▶ _Supplied data_
'''

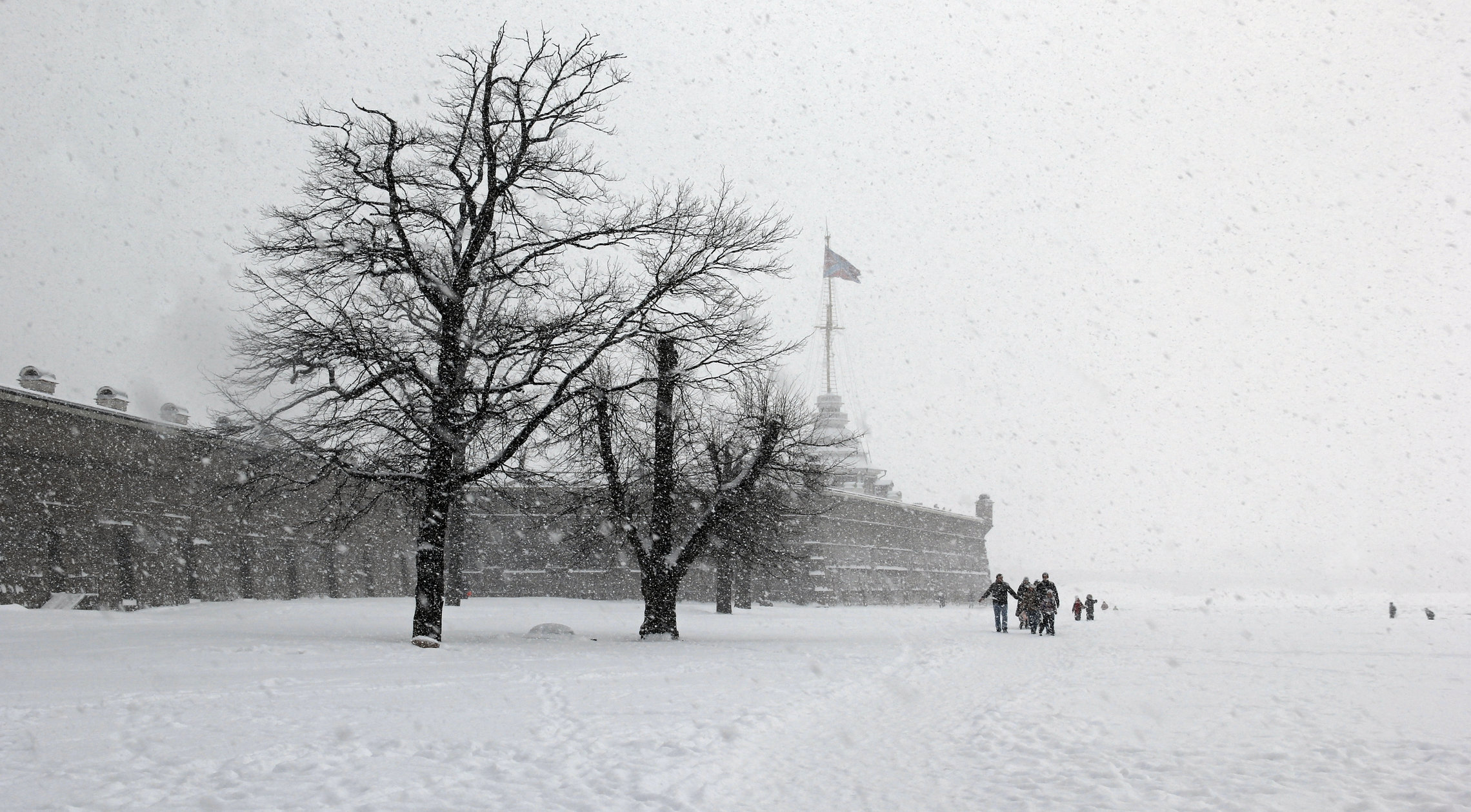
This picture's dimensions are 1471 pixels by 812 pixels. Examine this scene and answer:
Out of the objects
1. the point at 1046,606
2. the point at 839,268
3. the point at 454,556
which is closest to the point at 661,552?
the point at 1046,606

'''

▶ _What the task asks_
Rewrite the data above with "objects" changed to "locations" and everything else unchanged. Leave the pictures out of your answer.

▶ _Answer to this problem_
This picture's dimensions are 1471 pixels by 812 pixels. Examine this scene and answer:
Out of the locations
1. the point at 1046,606
2. the point at 839,268
3. the point at 454,556
which is closest to the point at 661,552?
the point at 1046,606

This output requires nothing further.